What the task requires » What you return must match the listing below exactly.

Given records »
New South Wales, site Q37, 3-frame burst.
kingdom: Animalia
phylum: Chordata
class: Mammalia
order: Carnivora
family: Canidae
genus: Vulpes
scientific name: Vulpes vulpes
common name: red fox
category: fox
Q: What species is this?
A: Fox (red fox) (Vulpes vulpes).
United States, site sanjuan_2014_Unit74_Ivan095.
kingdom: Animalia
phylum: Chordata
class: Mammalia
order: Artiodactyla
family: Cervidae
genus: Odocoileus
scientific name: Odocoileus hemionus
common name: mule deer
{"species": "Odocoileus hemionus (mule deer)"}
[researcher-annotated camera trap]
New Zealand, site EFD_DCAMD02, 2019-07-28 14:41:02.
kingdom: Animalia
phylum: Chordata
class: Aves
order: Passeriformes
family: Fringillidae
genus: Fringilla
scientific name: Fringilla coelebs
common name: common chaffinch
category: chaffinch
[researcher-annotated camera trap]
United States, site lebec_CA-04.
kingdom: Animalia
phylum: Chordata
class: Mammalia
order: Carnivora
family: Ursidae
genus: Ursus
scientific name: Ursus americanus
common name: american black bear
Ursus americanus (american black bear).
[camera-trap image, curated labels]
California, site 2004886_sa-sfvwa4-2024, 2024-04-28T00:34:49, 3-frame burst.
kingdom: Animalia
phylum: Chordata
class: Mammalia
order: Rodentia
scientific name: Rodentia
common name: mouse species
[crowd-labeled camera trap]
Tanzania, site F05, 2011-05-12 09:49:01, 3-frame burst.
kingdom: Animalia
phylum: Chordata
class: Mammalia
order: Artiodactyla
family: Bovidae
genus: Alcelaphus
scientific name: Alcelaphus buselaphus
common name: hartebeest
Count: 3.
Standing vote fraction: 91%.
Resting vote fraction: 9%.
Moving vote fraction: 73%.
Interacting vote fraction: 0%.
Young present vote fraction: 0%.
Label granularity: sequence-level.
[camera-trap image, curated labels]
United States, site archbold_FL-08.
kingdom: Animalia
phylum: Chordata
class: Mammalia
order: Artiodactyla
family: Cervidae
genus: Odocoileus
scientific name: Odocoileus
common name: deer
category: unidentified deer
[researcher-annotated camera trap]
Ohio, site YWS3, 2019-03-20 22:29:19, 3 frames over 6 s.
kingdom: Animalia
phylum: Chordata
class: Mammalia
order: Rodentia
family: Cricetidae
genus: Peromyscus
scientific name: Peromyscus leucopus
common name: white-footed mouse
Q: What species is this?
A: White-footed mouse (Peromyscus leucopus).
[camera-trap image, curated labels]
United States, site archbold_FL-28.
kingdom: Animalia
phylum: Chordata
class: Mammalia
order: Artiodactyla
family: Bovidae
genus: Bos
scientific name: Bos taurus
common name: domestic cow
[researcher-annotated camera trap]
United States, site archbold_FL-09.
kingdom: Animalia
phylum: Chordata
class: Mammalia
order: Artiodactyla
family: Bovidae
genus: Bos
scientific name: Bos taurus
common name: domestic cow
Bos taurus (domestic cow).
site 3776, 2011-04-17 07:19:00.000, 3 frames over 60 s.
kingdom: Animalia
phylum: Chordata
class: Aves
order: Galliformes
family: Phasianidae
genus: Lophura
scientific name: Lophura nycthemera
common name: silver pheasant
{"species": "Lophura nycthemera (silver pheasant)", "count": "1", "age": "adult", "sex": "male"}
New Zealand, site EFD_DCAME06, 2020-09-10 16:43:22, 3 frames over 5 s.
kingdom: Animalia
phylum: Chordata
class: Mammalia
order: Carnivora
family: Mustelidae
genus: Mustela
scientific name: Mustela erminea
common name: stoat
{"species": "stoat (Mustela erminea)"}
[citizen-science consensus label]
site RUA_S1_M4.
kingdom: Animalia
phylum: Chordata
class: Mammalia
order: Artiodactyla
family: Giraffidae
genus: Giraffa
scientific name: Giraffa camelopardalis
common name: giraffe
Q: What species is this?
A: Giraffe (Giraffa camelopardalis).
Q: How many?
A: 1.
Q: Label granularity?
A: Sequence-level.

Response area »
New South Wales, site Q37, 3-frame burst.
kingdom: Animalia
phylum: Chordata
class: Mammalia
order: Carnivora
family: Canidae
genus: Vulpes
scientific name: Vulpes vulpes
common name: red fox
category: fox
Q: What species is this?
A: Fox (red fox) (Vulpes vulpes).
United States, site sanjuan_2014_Unit74_Ivan095.
kingdom: Animalia
phylum: Chordata
class: Mammalia
order: Artiodactyla
family: Cervidae
genus: Odocoileus
scientific name: Odocoileus hemionus
common name: mule deer
{"species": "Odocoileus hemionus (mule deer)"}
[researcher-annotated camera trap]
New Zealand, site EFD_DCAMD02, 2019-07-28 14:41:02.
kingdom: Animalia
phylum: Chordata
class: Aves
order: Passeriformes
family: Fringillidae
genus: Fringilla
scientific name: Fringilla coelebs
common name: common chaffinch
category: chaffinch
[researcher-annotated camera trap]
United States, site lebec_CA-04.
kingdom: Animalia
phylum: Chordata
class: Mammalia
order: Carnivora
family: Ursidae
genus: Ursus
scientific name: Ursus americanus
common name: american black bear
Ursus americanus (american black bear).
[camera-trap image, curated labels]
California, site 2004886_sa-sfvwa4-2024, 2024-04-28T00:34:49, 3-frame burst.
kingdom: Animalia
phylum: Chordata
class: Mammalia
order: Rodentia
scientific name: Rodentia
common name: mouse species
[crowd-labeled camera trap]
Tanzania, site F05, 2011-05-12 09:49:01, 3-frame burst.
kingdom: Animalia
phylum: Chordata
class: Mammalia
order: Artiodactyla
family: Bovidae
genus: Alcelaphus
scientific name: Alcelaphus buselaphus
common name: hartebeest
Count: 3.
Standing vote fraction: 91%.
Resting vote fraction: 9%.
Moving vote fraction: 73%.
Interacting vote fraction: 0%.
Young present vote fraction: 0%.
Label granularity: sequence-level.
[camera-trap image, curated labels]
United States, site archbold_FL-08.
kingdom: Animalia
phylum: Chordata
class: Mammalia
order: Artiodactyla
family: Cervidae
genus: Odocoileus
scientific name: Odocoileus
common name: deer
category: unidentified deer
[researcher-annotated camera trap]
Ohio, site YWS3, 2019-03-20 22:29:19, 3 frames over 6 s.
kingdom: Animalia
phylum: Chordata
class: Mammalia
order: Rodentia
family: Cricetidae
genus: Peromyscus
scientific name: Peromyscus leucopus
common name: white-footed mouse
Q: What species is this?
A: White-footed mouse (Peromyscus leucopus).
[camera-trap image, curated labels]
United States, site archbold_FL-28.
kingdom: Animalia
phylum: Chordata
class: Mammalia
order: Artiodactyla
family: Bovidae
genus: Bos
scientific name: Bos taurus
common name: domestic cow
[researcher-annotated camera trap]
United States, site archbold_FL-09.
kingdom: Animalia
phylum: Chordata
class: Mammalia
order: Artiodactyla
family: Bovidae
genus: Bos
scientific name: Bos taurus
common name: domestic cow
Bos taurus (domestic cow).
site 3776, 2011-04-17 07:19:00.000, 3 frames over 60 s.
kingdom: Animalia
phylum: Chordata
class: Aves
order: Galliformes
family: Phasianidae
genus: Lophura
scientific name: Lophura nycthemera
common name: silver pheasant
{"species": "Lophura nycthemera (silver pheasant)", "count": "1", "age": "adult", "sex": "male"}
New Zealand, site EFD_DCAME06, 2020-09-10 16:43:22, 3 frames over 5 s.
kingdom: Animalia
phylum: Chordata
class: Mammalia
order: Carnivora
family: Mustelidae
genus: Mustela
scientific name: Mustela erminea
common name: stoat
{"species": "stoat (Mustela erminea)"}
[citizen-science consensus label]
site RUA_S1_M4.
kingdom: Animalia
phylum: Chordata
class: Mammalia
order: Artiodactyla
family: Giraffidae
genus: Giraffa
scientific name: Giraffa camelopardalis
common name: giraffe
Q: What species is this?
A: Giraffe (Giraffa camelopardalis).
Q: How many?
A: 1.
Q: Label granularity?
A: Sequence-level.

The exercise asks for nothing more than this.